A l’avenir, toutefois, la médecine intégrative pourrait permettre d’associer au processus de guérison certains tradipraticiens, relativement à leurs connaissances, notamment de la phytothérapie ou encore de rituels spécifiques.
Par ailleurs, avec l’apparition de l’antispécisme, les rapports entre les humains et les animaux non humains sont actuellement revisités. Plus précisément, les dispositions légales luttant contre la maltraitance animale ont été, ces dernières années, renforcées. Cette évolution, du droit et des mentalités, devrait se traduire par la disparition progressive des sacrifices ou rituels générant une maltraitance animale.
Le magico-religieux et la protection du client du tradipraticien
La personne venant consulter le tradipraticien cherche une protection et des solutions magiques pour résoudre des problèmes liés à des conflits relationnels, à une rupture amoureuse, à des problèmes de santé, financiers ou encore à un envoûtement, à la hantise d’une maison.
Certains tradipraticiens peuvent profiter du désarroi de personnes crédules afin de leur soutirer de fortes sommes d’argent. Certaines pratiques, visant à frapper l'imagination, peuvent être qualifiées de manœuvres et être sanctionnées sur le fondement ou de l’escroquerie ou du dol civil.

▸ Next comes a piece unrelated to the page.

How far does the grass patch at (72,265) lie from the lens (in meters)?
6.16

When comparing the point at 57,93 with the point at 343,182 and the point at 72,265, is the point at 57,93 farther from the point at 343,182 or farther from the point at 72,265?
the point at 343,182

Le tradipraticien peut également user d’une influence, voire d’une emprise, sur son client. En droit pénal, il peut être condamné pour abus de l'état d'ignorance ou de faiblesse ou pour sujétion psychologique. Le contrat peut être annulé sur le fondement de la violence morale. Au contraire, tout un pan de l’activité magico-religieuse demeure actuellement globalement hors-champ, inatteignable par le droit
Une perception globale neutralisée par la vision matérialiste du droit
Aux Antilles, les conflits intra ou extra-familiaux peuvent se résoudre par une « attaque en sorcellerie » ou « attaque sorcière ». Le tiers visé est alors censé subir un dommage dans sa personne, sa vie privée ou son patrimoine.
Le droit s’inscrit dans une dimension matérialiste et empiriste. Dès lors, il est possible de prouver, d’un côté, la pratique magico-religieuse et, de l’autre, le dommage subi par le tiers. En revanche, le lien de causalité qui les unirait est tout à fait impossible à démontrer de façon rationnelle. Précisément, en droit pénal, les pratiques magico-religieuses, visant notamment à empoisonner à l’aide de substances fantaisistes non toxiques ou à causer la mort grâce à des incantations, ne sont généralement pas réprimées et relèvent des infractions « putatives ». En effet, le résultat ne peut absolument pas être atteint pour une raison soit factuelle, les moyens employés étant totalement inefficaces, soit juridique, un élément essentiel de l’infraction étant absent.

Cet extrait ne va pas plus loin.